The Talk of "The Nation"
I was up late last night watching the premieres of Grey's Anatomy and ER . . . Great by the way! . . . And trying to catch up on my reading at the same time. (I finished my book about the friendship between Thoreau and Emerson, but haven't had time to write the review it deserves. Excellent book, that's all I'll say for now. Details to follow.) So I was reading the Sept. 25th issue of The Nation and it's an all encompassing analysis of the U.S. and its policies since 9/11.

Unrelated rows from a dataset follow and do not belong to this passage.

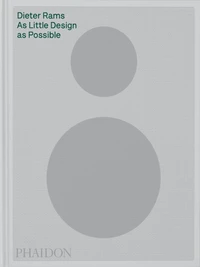 Dieter Rams: As Little Design as Possible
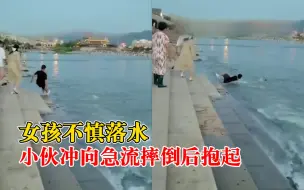 女孩落水小伙冲向急流摔倒后抱起，目击者：他一下就冲出去，感动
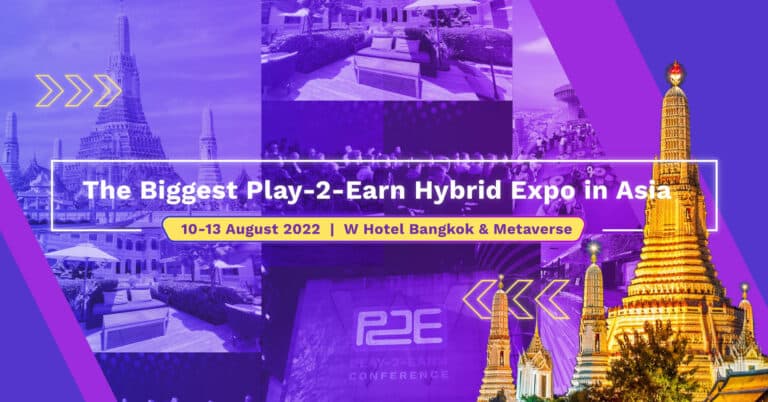 Asia’s Largest Play-2-Earn Crypto Expo to Kick Off in Bangkok August 10 to 13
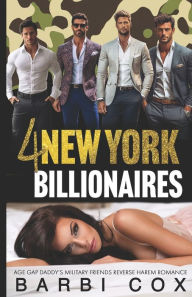 Title: 4 New York Billionaires: Age gap Daddy's Military Friends Reverse Harem Romance Collection 1, Author: Barbi Cox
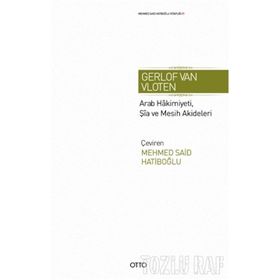 Arab Hakimiyeti, Şia ve Mesih Akideleri - Gerlof Van Vloten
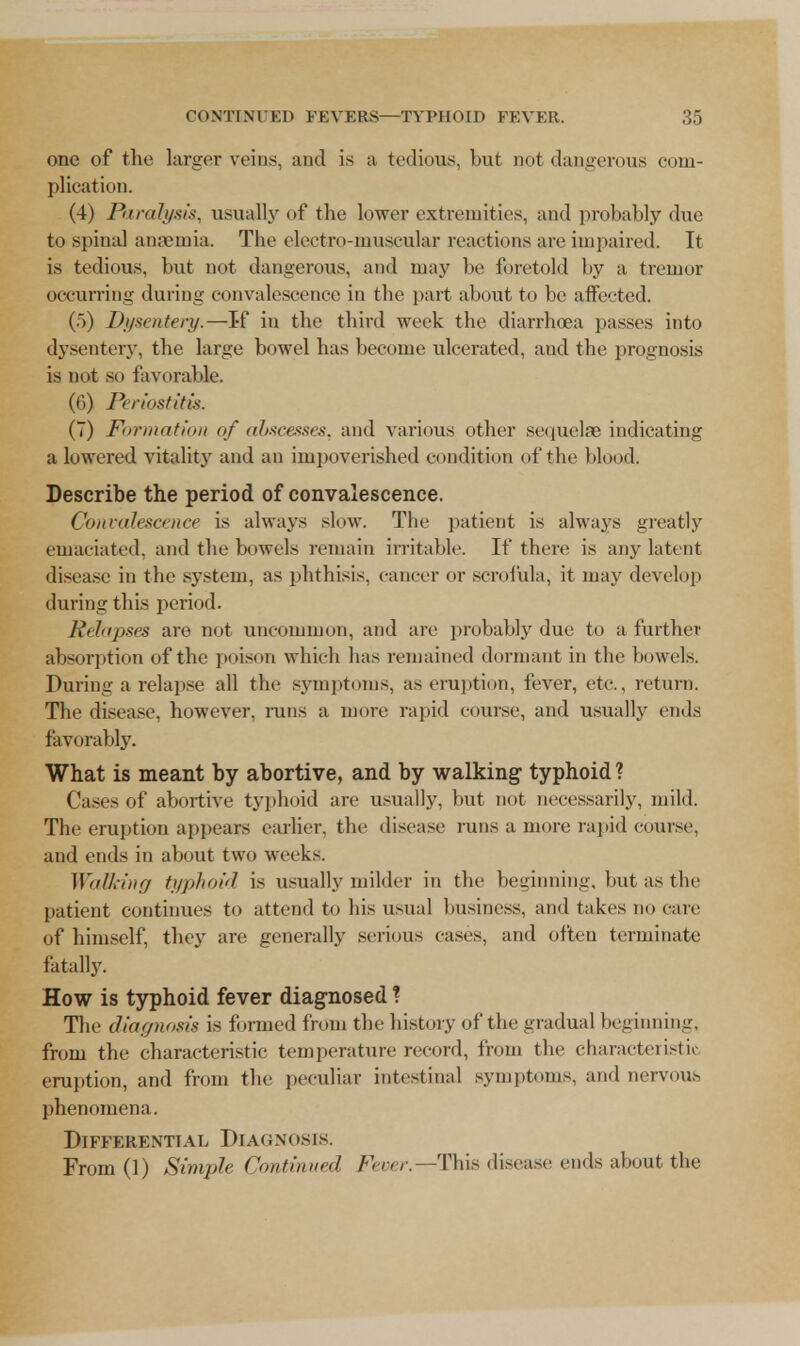 one of the larger veins, and is a tedious, but not dangerous com- plication. (4) Paralysis, usually of the lower extremities, and probably due to spinal anaemia. The electro-muscular reactions are impaired. It is tedious, but not dangerous, and may be foretold by a tremor occurring during convalescence in the part about to be affected. (.)) Dysentery.—If in the third week the diarrhoea passes into dysentery, the large bowel has become ulcerated, and the prognosis is not so favorable. (6) Periostitis. (7) Formation of abscesses, and various other sequelae indicating a lowered vitality and an impoverished condition of the blood. Describe the period of convalescence. Convalescence is always slow. The patient is always greatly emaciated, and the bowels remain irritable. If there is any latent disease in the system, as phthisis, cancer or scrolula, it may develop during this period. Relapses are not uncommon, and are probably due to a further absorption of the poison which has remained dormant in the bowels. During a relapse all the symptoms, as eruption, fever, etc., return. The disease, however, runs a more rapid course, and usually ends favorably. What is meant by abortive, and by walking- typhoid? Cases of abortive typhoid are usually, but not necessarily, mild. The eruption appears earlier, the disease runs a more rapid course, and ends in about tun week.-. Walking typhoid is usually milder in the beginning, but as the patient continues to attend to his usual business, and takes no care of himself, they are generally serious cases, and often terminate fatally. How is typhoid fever diagnosed ? The diagnosis is formed from the history of the gradual beginning, from the characteristic temperature record, from the characteristic eruption, and from the peculiar intestinal symptoms, and nervous phenomena. Differential Diagnosis. From(l) Simple Continued Fever.— This disease ends about the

So I start reading this column by David Cole and I just wanted to share a couple of paragraphs. Not because it's earth shattering news or analysis, but because I don't think that enough people know the facts.
The Bush Administration continues to try and scare us with threats of another terrorist attack if we don't allow the CIA to continue to use torture and other extreme means to get information from suspects. Dubyah also says that if we were to leave Iraq now it would be a victory for the insurgents and set Iraq up as a training ground amid the chaos for terrorists. (Isn't that what's happening now?) He claims that the language used in the Geneva Conventions articles regarding the treatment of POWs and "people of interest" is vague (as it is intended to be so that those in power don't come anywhere near crossing it) and therefore he can say with certainty that the U.S. doesn't cross those boundaries. That if Congress tries to pass legislation that holds interrogators responsible, in a legal and criminal sense, for their actions if they are shown to have crossed the guidelines setup in the Geneva Conventions then Dubyah will be forced to shut down the interrogation program altogether and the U.S. will be vulnerable to future terrorist attacks.
AAAAARRRRRGGGGGHHHHHH!!!!!!!
There are so many things wrong with what he says that I hope they are glaring to those of you reading this. I don't have the time or patience to go through each and every ludicrous statement that comes out of his mouth. But to have the balls to stand in front of the world and defend the torture of human beings for "national security reasons" is appalling . . . . And people wonder why foreign leaders have called him "the devil" and "a tyrant" in their own speeches at the U.N.
But I digress. Just read the following paragraphs and keep them in the back of your mind the next time that propaganda machine known as the President is spewing lies with his latest soundbyte on the evening news:
"More than 5,000 foreign nationals within the United States were locked up in anti-terrorism initiatives in the first two years after 9/11 - yet as I have noted before, not a single one has been convicted of a terrorist crime. The Special Registration program also came up short. It required 80,000 immigrants from countries with predominantly Arab and Muslim populations to come into immigration offices for interviews, fingerprinting and photographing. Yet it failed to identify and convict a single terrorist . . .
"In the President's eyes, the threat of terrorism has justified warrantless spying on Americans, detention without charges of thousands around the world and at home, unprecendented intrusions on privacy, close monitoring of Quakers and other anitwar dissenters, and the torture of suspects at Guantanamo, Abu Ghraib and elsewhere - all in the name of making us safe . . . it appears we have sacrificed liberty for security, and obtained neither."
Scary, isn't it? Special Registration program? Secret dententions? Torture? Makes you proud to be an American, doesn't it?
This isn't the America I grew up believing in and I will do what I can when I vote in November to stop this madness.